Dali - La pêche aux thons

 

La Pêche aux Thons de Dali est dédicacée à Messonier, peintre « pompier du XIXe » spécialiste des grandes scènes de bataille. Comme pour la Bataille de Tétouan, Dali reprend une thématique classique de ce peintre du XIXe siècle : les scènes de batailles mouvementées.

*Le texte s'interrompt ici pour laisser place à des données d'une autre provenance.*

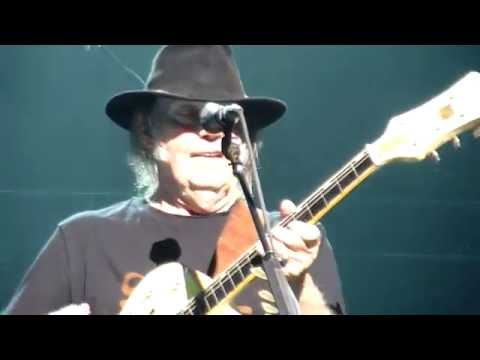 Neil Young - Walk On - Montreux Jazz Festival - 12 July 2016 mp3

Il représente ici une lutte violente de pêcheurs avec un thon. Le paysage du Cap de Creus se devine à peine dans l'agitation de ce corps-à-corps. Dalí mélange ici de nombreuses techniques, soulignant une maîtrise technique sans faille après 40 ans d'expérience : surréalisme, pointillisme, Action Painting, Tachisme, Pop Art et Op Art se retrouvent dans cette toile. Il en ajouta une de sa propre invention, la projection de peinture avec une arquebuse, qu'il nomma boultisme. La Pêche au thon est une huile sur toile de grand format peinte par Salvador Dalí en 1966-1967. La toile sous-titrée hommage à Messonier est considérée comme l'un des derniers chefs-d’œuvres du peintre catalan et achève une série de toiles de grands formats commencée en 1958 avec la Bataille de Tétouan.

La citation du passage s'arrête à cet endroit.